Measuring Up

by Jenny Harrison

“It is not the style of clothes one wears, neither the kind of automobile one drives, nor the amount of money one has in the bank, that counts. These mean nothing. It is simply service that measures success.”
~~George Washington Carver

Do not conform any longer to the pattern of this world, but be transformed by the renewing of your mind. Then you will be able to test and approve what God’s will   is–his good, pleasing and perfect will.
Romans 12:2 (NIV84)

Over the years, I have delighted in watching my husband perform his trade as a master cabinet maker. His patience, attentiveness to detail, and pride in his work are rare qualities in this day and time. Dale can take what looks like a random pile of lumber and produce a masterpiece suitable of being a potential heirloom. To say that I am in awe of his skills is truly an understatement.

Dale, my personal craftsman, has the ability to determine measurements with speed and accuracy. If his calculations are off, even slightly, it affects his final product. And though faulty measurements may not always appear to negatively impact his handiwork, a closer examination will usually reveal a compromised structure. With time and continued use these flaws are ultimately detrimental to the framework and function.

Considering this process motivates me to think about how “faulty measurements” in my own life can tear away at my personal framework, as well. It seems all too easy to be consumed with praise and approval from the world. The problem is this is never quite dependable.

When I choose to adopt public opinion as a measuring stick for self value and worth my inner structure— my heart, my soul, my mind are compromised, and my internal framework begins to deteriorate at its core. The Bible clearly speaks of this type of praise.

For it is not the one who commends himself who is approved, but the one whom the Lord commends.
2 Corinthians 10:18 (NIV 82)

What standards do you typically use to measure your worth and success? I have managed to rate my worth from a grade-point average, a number on the scale, or how many items I can check off my (insignificant) “to do” list.

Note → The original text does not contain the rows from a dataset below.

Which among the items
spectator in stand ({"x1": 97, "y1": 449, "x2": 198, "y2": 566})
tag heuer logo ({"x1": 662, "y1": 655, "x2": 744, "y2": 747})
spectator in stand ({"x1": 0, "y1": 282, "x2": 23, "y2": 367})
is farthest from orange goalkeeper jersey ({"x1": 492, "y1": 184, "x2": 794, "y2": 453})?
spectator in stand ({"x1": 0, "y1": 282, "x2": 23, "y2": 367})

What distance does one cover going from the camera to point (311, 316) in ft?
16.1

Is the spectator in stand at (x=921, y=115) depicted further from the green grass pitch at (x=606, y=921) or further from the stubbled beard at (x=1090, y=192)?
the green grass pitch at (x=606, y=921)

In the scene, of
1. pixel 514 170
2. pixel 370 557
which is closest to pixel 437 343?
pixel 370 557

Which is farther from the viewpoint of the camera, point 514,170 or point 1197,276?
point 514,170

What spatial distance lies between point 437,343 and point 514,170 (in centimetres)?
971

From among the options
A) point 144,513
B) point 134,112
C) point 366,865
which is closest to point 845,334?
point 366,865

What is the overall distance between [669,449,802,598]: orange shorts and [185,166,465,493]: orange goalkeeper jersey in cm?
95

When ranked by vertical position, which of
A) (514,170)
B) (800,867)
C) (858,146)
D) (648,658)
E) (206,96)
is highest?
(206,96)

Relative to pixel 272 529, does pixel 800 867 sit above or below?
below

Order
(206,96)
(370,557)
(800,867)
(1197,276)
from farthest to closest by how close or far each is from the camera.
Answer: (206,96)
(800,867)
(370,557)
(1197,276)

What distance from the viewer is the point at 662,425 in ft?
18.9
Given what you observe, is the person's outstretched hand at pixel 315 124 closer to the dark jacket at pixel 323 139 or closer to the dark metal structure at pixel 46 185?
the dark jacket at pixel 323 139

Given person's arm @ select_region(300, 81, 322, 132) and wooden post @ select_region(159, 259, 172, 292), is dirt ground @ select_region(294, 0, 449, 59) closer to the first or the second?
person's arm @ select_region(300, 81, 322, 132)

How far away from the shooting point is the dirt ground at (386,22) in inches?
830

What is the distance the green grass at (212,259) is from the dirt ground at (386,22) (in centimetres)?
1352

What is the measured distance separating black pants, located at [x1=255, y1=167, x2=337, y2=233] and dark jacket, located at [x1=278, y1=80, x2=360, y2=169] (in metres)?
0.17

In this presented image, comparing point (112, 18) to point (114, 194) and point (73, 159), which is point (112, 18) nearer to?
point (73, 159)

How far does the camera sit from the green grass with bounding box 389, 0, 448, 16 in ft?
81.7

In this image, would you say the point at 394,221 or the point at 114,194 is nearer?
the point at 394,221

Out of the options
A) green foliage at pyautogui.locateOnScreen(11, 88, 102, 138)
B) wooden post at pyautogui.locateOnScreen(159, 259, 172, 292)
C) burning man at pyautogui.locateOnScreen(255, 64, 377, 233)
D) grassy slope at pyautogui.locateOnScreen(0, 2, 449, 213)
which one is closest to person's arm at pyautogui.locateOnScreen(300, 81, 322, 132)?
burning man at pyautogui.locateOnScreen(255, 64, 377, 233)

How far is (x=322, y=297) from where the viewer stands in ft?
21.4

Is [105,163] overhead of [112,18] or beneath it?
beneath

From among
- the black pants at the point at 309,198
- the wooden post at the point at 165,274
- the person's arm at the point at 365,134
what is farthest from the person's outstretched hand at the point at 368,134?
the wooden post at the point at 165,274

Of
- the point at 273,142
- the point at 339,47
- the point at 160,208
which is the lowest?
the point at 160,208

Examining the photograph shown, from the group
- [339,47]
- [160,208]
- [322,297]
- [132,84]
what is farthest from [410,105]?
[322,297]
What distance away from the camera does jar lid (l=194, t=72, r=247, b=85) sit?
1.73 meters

I can imagine my sweet Lord saying, “My dear child, you are totally not getting it! The measurements that impress the world mean nothing to me. Only when you use all I have given you to labor for my cause   will you build a strong internal framework, one that will stand the test of time and be worthy of passing from one generation to the next.”

Dearest Lord and Savior, I come to you now asking for divine wisdom that comes from you and you alone. I no longer desire to conform to the standards and pattern of the world and yet in my weak moments I tend to run back to that old unhealthy but familiar place. My faulty methods of self measurement leave me weak, void, and tend to fill my heart with despair. Precious Savior please renew my spirit so that my internal structure measures up to what is truly important–your good and perfect will. In your most Holy name I pray. Amen.